Individuals with a migrant background are disproportionately represented in the statistics of new HIV diagnoses, both within the MSM and heterosexual populations. However, they are underrepresented among PrEP users. The primary barrier stems from structural challenges. People lacking residence documents, and therefore not affiliated to a Belgian health insurance fund, are unable to access PrEP. This issue particularly affects male and transgender sex workers, who are highly vulnerable to HIV. Additionally, significant barriers exist within specialised HIV reference centers (HRC), and socio-economic vulnerabilities, including financial constraints and unstable living conditions. This makes the problem worse. The taboo surrounding HIV and sexuality, as well as limited access to information about PrEP, also contribute to this imbalance.
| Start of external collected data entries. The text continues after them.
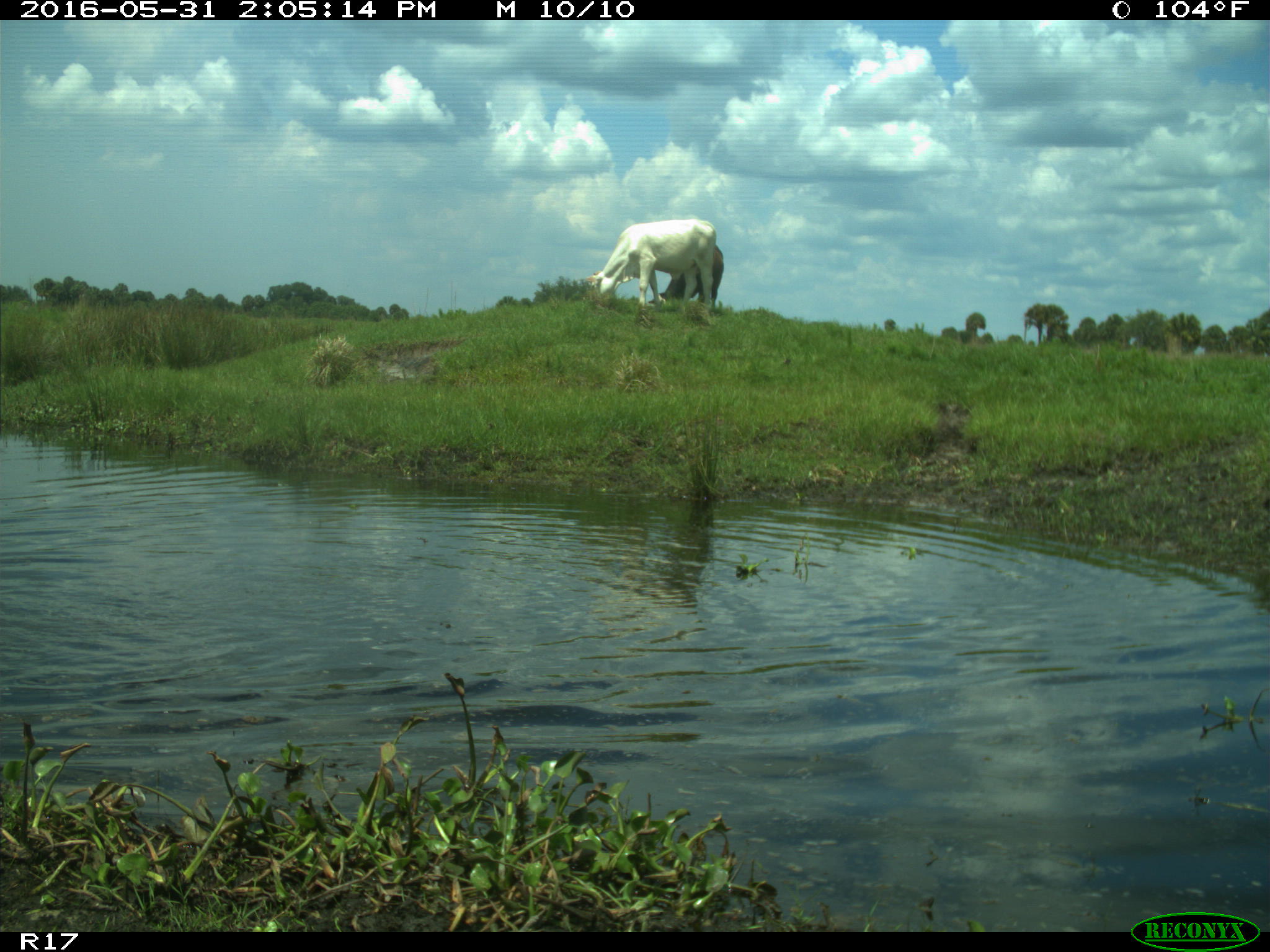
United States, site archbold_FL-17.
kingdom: Animalia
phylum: Chordata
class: Mammalia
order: Artiodactyla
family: Bovidae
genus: Bos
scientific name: Bos taurus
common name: domestic cow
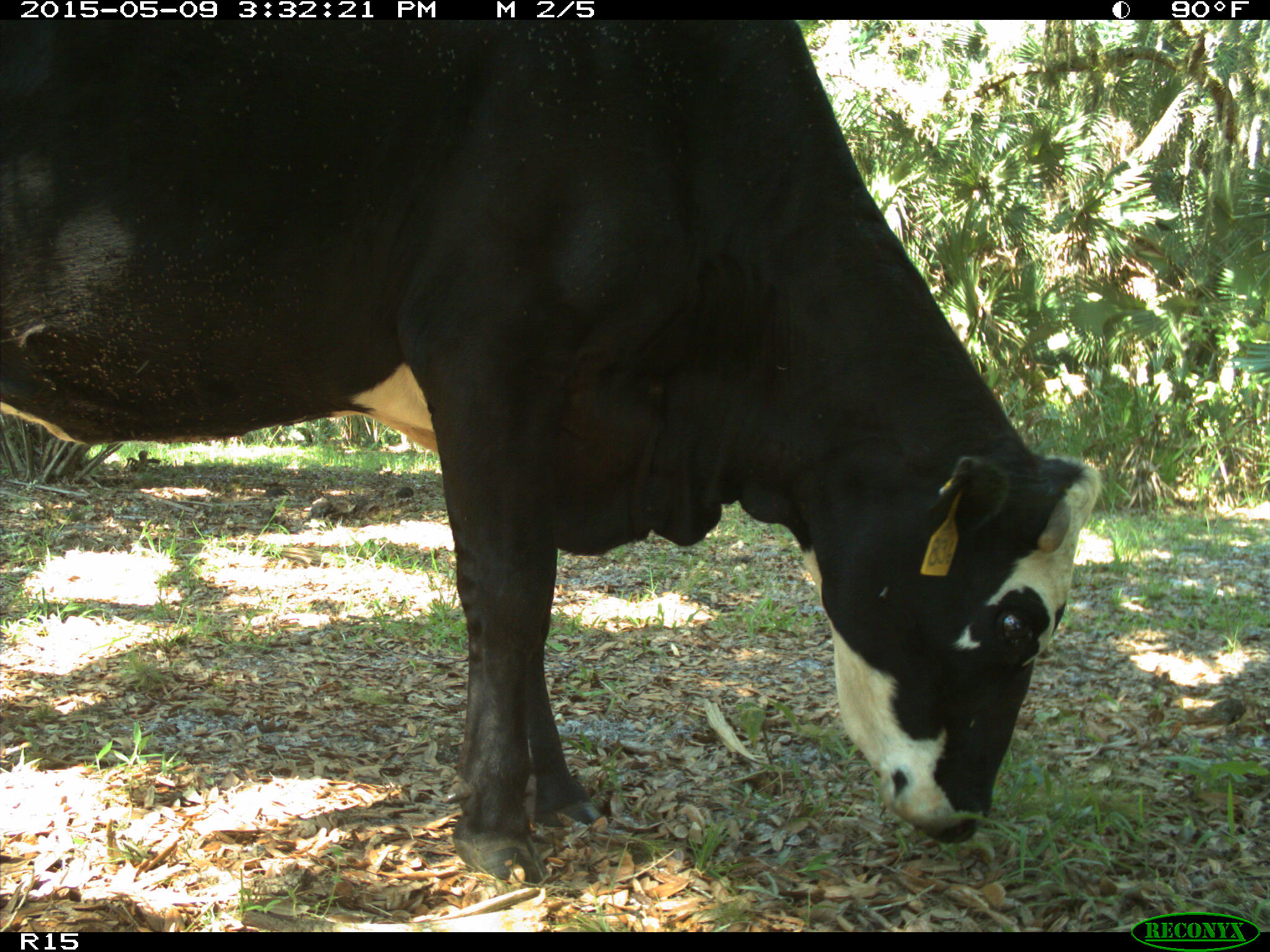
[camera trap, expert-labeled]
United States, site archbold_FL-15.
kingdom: Animalia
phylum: Chordata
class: Mammalia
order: Artiodactyla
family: Bovidae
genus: Bos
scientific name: Bos taurus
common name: domestic cow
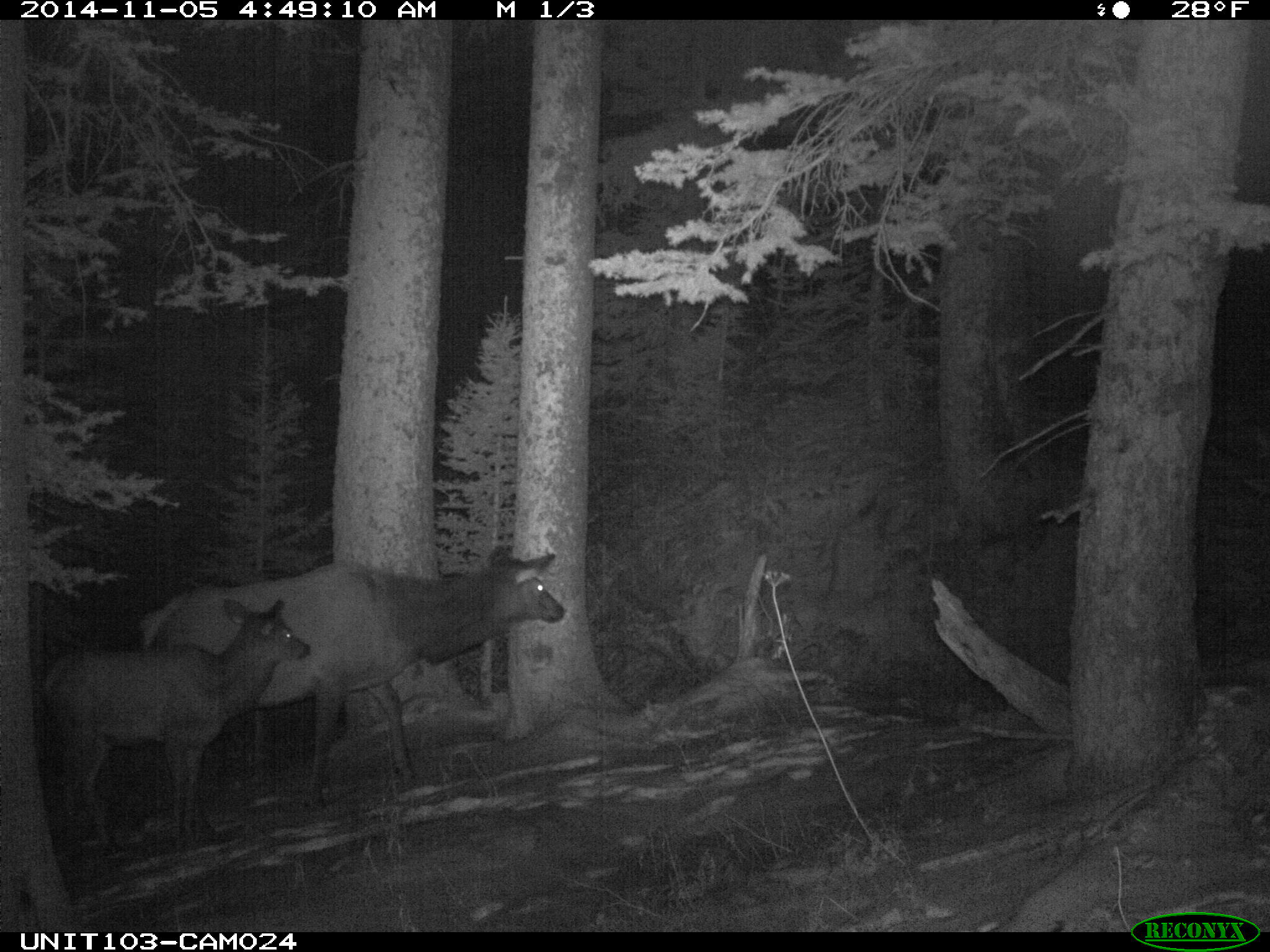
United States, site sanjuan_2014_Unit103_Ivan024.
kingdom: Animalia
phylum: Chordata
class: Mammalia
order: Artiodactyla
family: Cervidae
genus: Cervus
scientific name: Cervus elaphus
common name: red deer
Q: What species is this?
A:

Veerle Buffel, sociologist at UAntwerp sees the gap between MSM eligible for PrEP and those who use PrEP decreasing significantly. "But we need to continue our efforts for those who have a high vulnerability to HIV but do not yet find their way to PrEP", she says.

Differentiated care

The rising number of PrEP users is placing an increased workload on the 12 HIV reference centers (HRC) in our country. To better address the needs of PrEP users and reduce barriers for vulnerable groups, it is crucial to introduce flexibility in the care model. The HRCs recommend reducing the number of consultations for stable users, redistributing routine care responsibilities from doctors to nurses, and enhancing collaboration between HRCs, general practitioners (GPs), and organisations that cater to the specific target groups. To achieve these goals and ensure high-quality care, the implementation of a legal framework and provision of training for GPs are necessary.

"Last year, we successfully launched a new inter-federal HIV plan in collaboration with all health ministers, aiming to reduce the number of HIV infections in our country," states Frank Vandenbroucke, Minister of Social Affairs and Public Health. "PrEP plays a crucial role within this plan. We have already implemented more lenient conditions for prescribing PrEP within the HIV reference centers (HRCs). Additionally, we are currently working on regulations to enable sex workers to access PrEP through psycho-social centres tailored to their specific needs. The PROMISE study conducted by ITM will provide valuable insights into identifying any remaining barriers. In light of this study, I will request the HIV Monitoring Committee to explore further actions that can be taken to ensure a significant decline, rather than a slow decline, in new HIV infections."

"The PROMISE study provides invaluable insights that can guide us in identifying the most effective prevention strategies to combat the HIV epidemic. Flanders is committed to implementing the recommendations that fall within our jurisdiction. This symposium has clearly highlighted the target groups where we need to enhance communication and raise awareness about PrEP usage. These findings will inform the development of a well-informed policy. However, it is important not to solely focus on a medical approach based on the results of the PROMISE study. We must also consider the combination of knowledge, motivation, behavior, and medication. PrEP is not merely a pill; it is a means for individuals to care for themselves and their partners," emphasises Hilde Crevits, Flemish Minister for Welfare, Public Health, and Family.

PROMISE symposium

On 9 June, ITM organised a symposium on the results of the PROMISE study. More than 150 healthcare professionals, policymakers and researchers participated, formulated recommendations and debated the future of PrEP in Belgium. Flemish Minister of Welfare, Public Health and Family Hilde Crevits explained the Flemish policy in a video message, Tina Van Havere, advisor at the Cabinet of Minister of Public Health Frank Vandenbroucke explained the federal policy. The PROMISE project came about with the support of the Fund for Scientific Research (FWO).